Mieke Gerritzen is designer, artist, producer, director, born in Amsterdam. She graduated at the Gerrit Rietveld Academy in 1987 and in the early nineties she was one of the first designers involved in the development of digital media in the Netherlands. Currently she is director of The Image Society. From 2009 until 2017 she was director of MOTI, Museum of the Image.
Mieke Gerritzen creates networks with many different designers, writers and artists. In 2001 she started the All Media Foundation for the organization and production of movies, publications and events like “The International Browserday” in New York, Berlin and Amsterdam and “The Biggest Visual Power Shows in Amsterdam and Los Angeles.” Gerritzen was head of the design department Sandberg Institute from 2002 – 2009, the master course connected to Gerrit Rietveld Academy in Amsterdam. She received many prizes and gives lectures and presentations worldwide.

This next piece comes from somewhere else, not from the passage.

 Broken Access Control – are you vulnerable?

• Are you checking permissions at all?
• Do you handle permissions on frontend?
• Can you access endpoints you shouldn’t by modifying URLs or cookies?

In this following text taken from her web site, Miekke explains her background, talks about her inspirations and fascinations. Why she started to reflect the image word and why she cares so much about the media in her work:
"We are still only at the start of the digital era that will initiate a new culture of knowledge and communication. More multi-faceted, more transparent, more accessible. Today’s world of visual communication is constantly shifting and is characterised by accelerating technological developments. This has consequences for the position of art and design. The changing role of art and design in society has still not been sufficiently studied. By placing the phenomenon of image culture high on the agenda, we are making a start. Image has become a leading principle in our society and yet we remain relatively illiterate in reading images.
My work deals with the relationship and interaction I see between text and image. This is something that has fascinated me for years and which now, thanks to the developments in communication technology, is becoming increasingly current and much more normal. We live in the image culture, but when we think of an image we quickly conjure up a photo or a painting and a relationship is made with art. But art is only a small part of what I call today’s image culture. Image culture is not a discipline, but it does have its own dynamic. I think that in a hundred years art and design will have a much greater impact in society than it has had thus far, except we no longer call it art and design."